*** Textauszug

Körperhass ist ein feministisches Thema – aber welches?
Von Anna Schiff
Körperhass, allen voran weiblicher, ist seit den 1970er Jahren ein Klassiker der feministischen Themen. 1979 erschien das „Anti-Diät-Buch“ der amerikanischen Therapeutin Susie Orbach. Darin vertritt sie die These, das schlanke Schönheitsideal stehe in einem Zusammenhang mit dem Erstarken der feministischen Bewegung. Gerade dann, wenn Frauen mehr gesellschaftlichen und politischen Raum erobern, wird ihnen (medial) eingetrichtert, dass sie ganz buchstäblich weniger (physischen) Raum einnehmen sollen. Orbach riet Frauen intuitiv zu essen, auf sich zu hören, um Über- oder Unteressen zu vermeiden und so schlank zu werden oder zu bleiben. Das „Anti-Diät-Buch“ ist in diesem Sinne einfach nur eine Diät 2.0 – eine Diät, die vorgibt keine zu sein, aber deren Ziel nichtsdestotrotz schlanke Körper sind. Aber dieses Schlanksein ist dann eben kein Zwang mehr, sondern freiwillig.
In den 1980er Jahren griff die Emma das Thema lautstark in Deutschland auf. 1984 erschien der Sonderband „Durch Dick und Dünn“. Der „Magerwahn“ auch hier eine Antwort des Patriarchats. Früher Korsetts, heute die Brigitte-Diät. Eine Position, die sich seitdem nicht verändert hat. 2001 heißt es in der Emma: „In einer Zeit, in der Mädchen – Emanzipation sei Dank – öffentlich stark sind und an Gymnasien und Unis Girl-Power demonstrieren, schwächen sich dieselben Mädchen gleichzeitig durch Selbstzerstörung. Wie praktisch.“ Praktisch – für wen?

******
*** Zu prüfende Daten

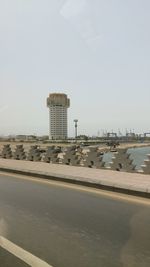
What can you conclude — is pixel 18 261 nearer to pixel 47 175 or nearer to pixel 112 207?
pixel 112 207

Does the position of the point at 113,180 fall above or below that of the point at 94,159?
below

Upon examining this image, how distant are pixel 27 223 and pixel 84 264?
2919 mm

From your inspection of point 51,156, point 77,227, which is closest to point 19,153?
point 51,156

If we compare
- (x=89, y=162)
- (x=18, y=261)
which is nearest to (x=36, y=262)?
(x=18, y=261)

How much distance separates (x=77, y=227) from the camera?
311 inches

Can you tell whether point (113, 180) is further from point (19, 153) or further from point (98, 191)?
point (19, 153)

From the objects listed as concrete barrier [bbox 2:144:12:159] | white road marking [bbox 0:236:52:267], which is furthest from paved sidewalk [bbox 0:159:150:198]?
concrete barrier [bbox 2:144:12:159]

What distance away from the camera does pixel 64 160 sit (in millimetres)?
21109

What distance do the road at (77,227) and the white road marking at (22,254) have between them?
3.2 inches

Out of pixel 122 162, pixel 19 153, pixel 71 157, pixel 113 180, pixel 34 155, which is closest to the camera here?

******

### Aufgaben
**a)** Drucken Sie den Textauszug von „Von Anna Schiff“ bis „mehr, sondern freiwillig.“ wortgetreu ab.
**b)** Prüfen Sie, ob die Aussagen (i) bis (iii) mit dem Textauszug übereinstimmen, und antworten Sie jeweils mit Ja oder Nein sowie den ausschlaggebenden Worten des Textauszugs als wörtlichem Zitat. (i) Orbach sieht einen Zusammenhang zwischen dem schlanken Schönheitsideal und dem Erstarken der feministischen Bewegung. (ii) Die Emma griff das Thema in den 1990er Jahren auf. (iii) Die Position der Emma hat sich seitdem gewandelt.
Stützen Sie sich ausschließlich auf den Textauszug.

### Lösungen
**a)**
Von Anna Schiff
Körperhass, allen voran weiblicher, ist seit den 1970er Jahren ein Klassiker der feministischen Themen. 1979 erschien das „Anti-Diät-Buch“ der amerikanischen Therapeutin Susie Orbach. Darin vertritt sie die These, das schlanke Schönheitsideal stehe in einem Zusammenhang mit dem Erstarken der feministischen Bewegung. Gerade dann, wenn Frauen mehr gesellschaftlichen und politischen Raum erobern, wird ihnen (medial) eingetrichtert, dass sie ganz buchstäblich weniger (physischen) Raum einnehmen sollen. Orbach riet Frauen intuitiv zu essen, auf sich zu hören, um Über- oder Unteressen zu vermeiden und so schlank zu werden oder zu bleiben. Das „Anti-Diät-Buch“ ist in diesem Sinne einfach nur eine Diät 2.0 – eine Diät, die vorgibt keine zu sein, aber deren Ziel nichtsdestotrotz schlanke Körper sind. Aber dieses Schlanksein ist dann eben kein Zwang mehr, sondern freiwillig.

**b)**
(i) Ja: „Darin vertritt sie die These, das schlanke Schönheitsideal stehe in einem Zusammenhang mit dem Erstarken der feministischen Bewegung.“
(ii) Nein: „In den 1980er Jahren griff die Emma das Thema lautstark in Deutschland auf.“
(iii) Nein: „Eine Position, die sich seitdem nicht verändert hat.“